== EXTRAIT

Un ours polaire, ça ne pleure pas

Temps de lecture : 3 minutes Crédit photo :

(c) VRT Nieuws

Pleurer : un signe de faiblesse ou d’humanité ? Au cours de l’histoire, les larmes des personnalités politiques ont toujours été interprétées de plusieurs façons. Des interprétations divergentes, mais souvent simultanées. Les partisans de Bart De Wever attendent une autre attitude de la part de leur leader, dont l’image est aux antipodes de l’émotivité publique.

De l’interprétation des larmes en politique

Les larmes que le président de la N-VA, Bart De Wever, a laissé échapper sur les ondes de la radio publique flamande constituent évidemment un événement politique. Il suffit, pour s’en convaincre, de consulter tous les médias, même sociaux.

Les réactions furent pour le moins contrastées. Pour les uns, les larmes de De Wever dévoilent l’homme qui se cache derrière le politique souvent cassant, pour les autres, De Wever instrumentalise ses émotions afin de détourner l’attention des difficultés qu’a rencontrées son parti ces dernières semaines.

Ces deux réactions sont surprenantes. Il faut vraiment avoir une image négative de l’humanité pour penser que De Wever fait couler ses larmes sur commande lorsqu’il parle de sa relation avec son père.

====

### PROBLÈME À RÉSOUDRE
Quels noms propres apparaissent dans l'extrait ? Citez chacun une seule fois, sous sa forme la plus complète.

== DONNÉES FOURNIES

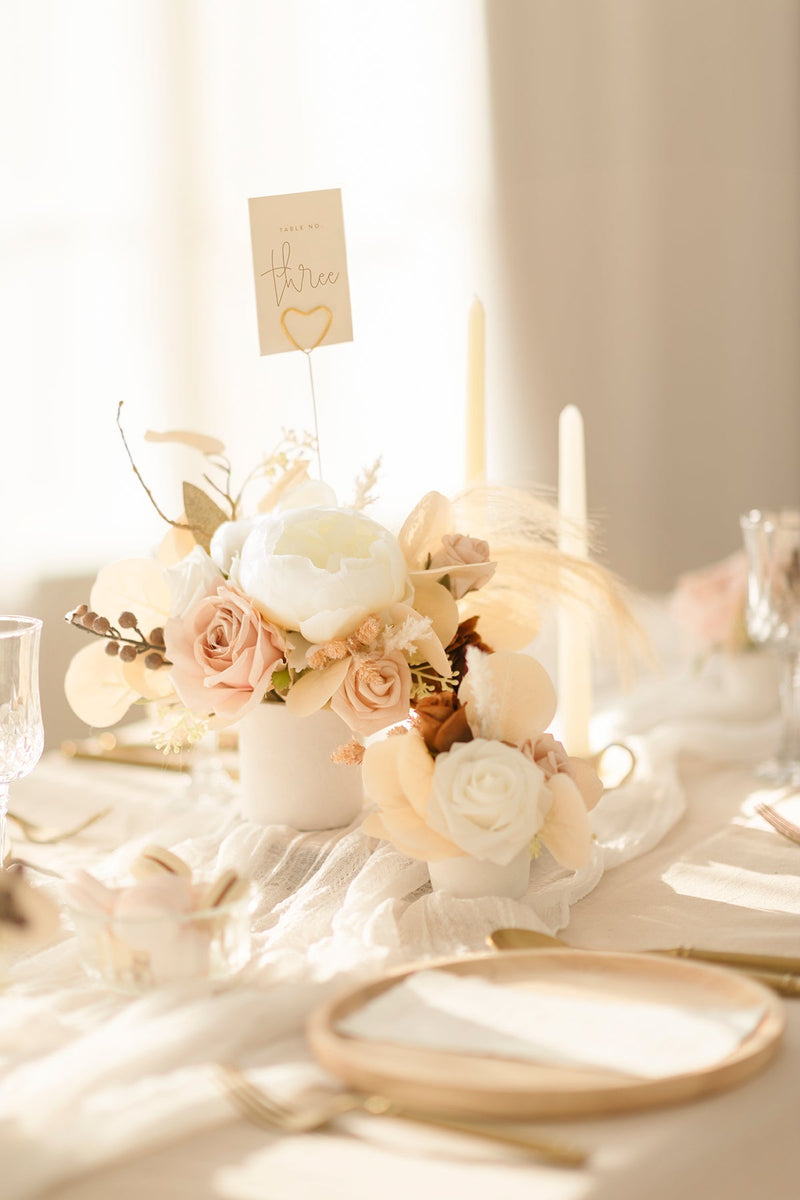 Floral Centerpiece Set - White  Beige Assortment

====

### RÉPONSE
- Bart De Wever
- N-VA
- VRT Nieuws